Le fasi del lutto, in genere, sono: 1. Torpore. Una calma apparente basata sulla soppressione di tutte le emozioni o negazione della realtà finchè la persona abbandonata non sia in una situazione abbastanza sicura da potersi lasciare andare.
In questa fase c’è incredulità e sensazione che non sia successo nulla.
2. Collera. La persona abbandonata ripensa ogni dettaglio degli eventi che hanno condotto alla separazione in una specie di replay compulsivo sperando che sia stato fatto qualche errore e che eventi passati possano venire forzati ad evolversi in modo differente. Tristezza e rabbia rappresentano una sorta di richiamo della persona che ci proteggeva e che ci ha abbandonato. In questa fase c’è spesso rabbia verso coloro che ci hanno abbandonati e colpa per ciò che, ripercorrendo la storia, potremmo avere fatto.

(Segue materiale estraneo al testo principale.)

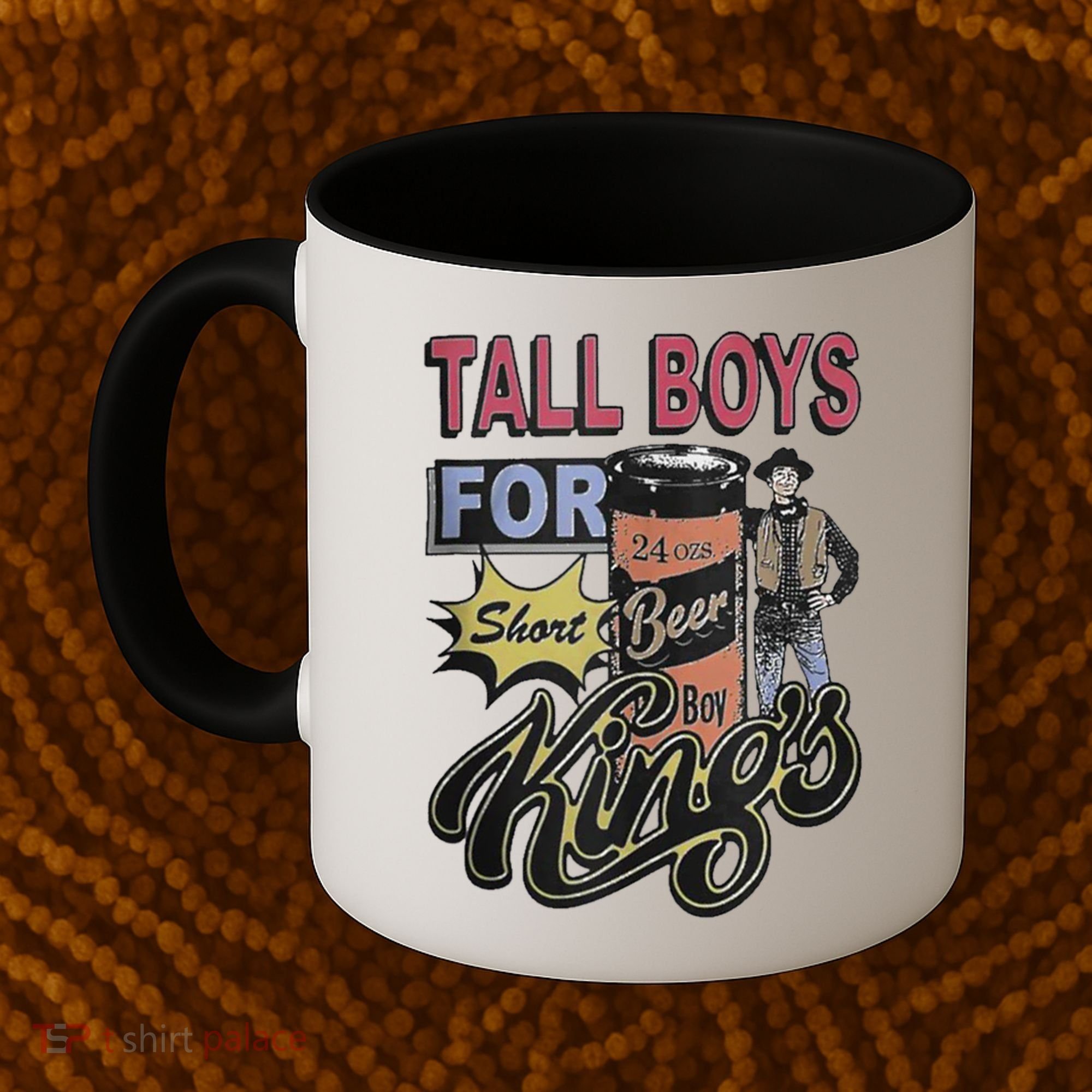 Tall Boy.S For Short Kings Coffee Mug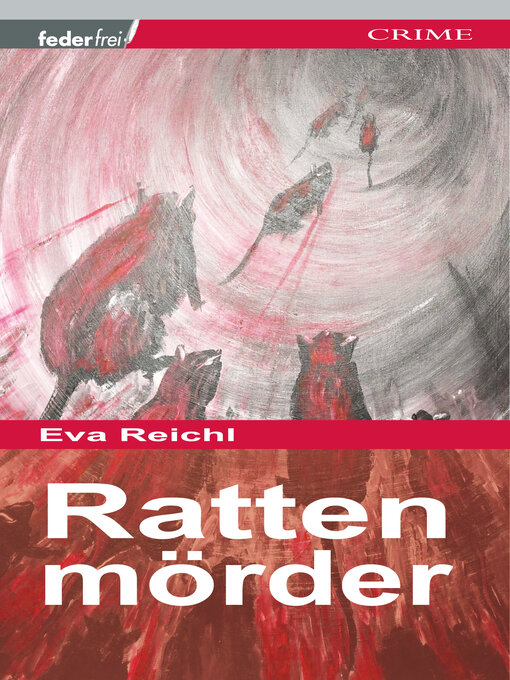 Title details for Rattenmörder by Eva Reichl - Available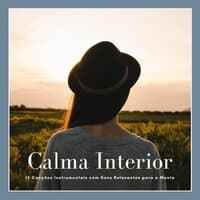 Calma Interior: 15 Canções Instrumentais com Sons Relaxantes para a Mente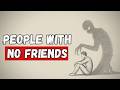 This Explains Why You Don’t Have Many Friends (It’s Not What You Think)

3. Disorganizzazione. La perdita porta via la persona amata ma anche la base sicura a cui la persona rimasta sola si aspetterebbe di rivolgersi nel momento del bisogno. È un periodo di disorientamento. Ci sembra di rivedere la persona, sentiamo rumori, abbiamo ricordi frequenti; tutto sembra irreale e il ritmo del tempo appare alterato. La persona che subisce la perdita continua a mettere in dubbio la scomparsa e a ricercarla, ma l’oggetto non esiste più e l’elaborazione del dolore per la perdita consiste nel ricostruire una base sicura. 4. Riorganizzazione. Si avverte profondamente il vuoto lasciato dalla persona scomparsa. Ci adattiamo modificando il nostro comportamento, le aspettative, le definizioni di noi stessi. Attraverso questa fase si arriva all’accettazione della perdita. Operare il lutto o sperimentare la perdita, come dir si voglia, ha bisogno di un tempo che va dai sei mesi ai due anni. E l’esperienza della separazione è tanto drammatica e lunga quanto più la relazione è esclusiva e intensa.
Si dice che per dimenticare una persona con cui siamo stati insieme ci vogliono i mesi calcolati dal doppio del numero degli anni passati insieme: dieci anni equivalgono a venti mesi di lutto.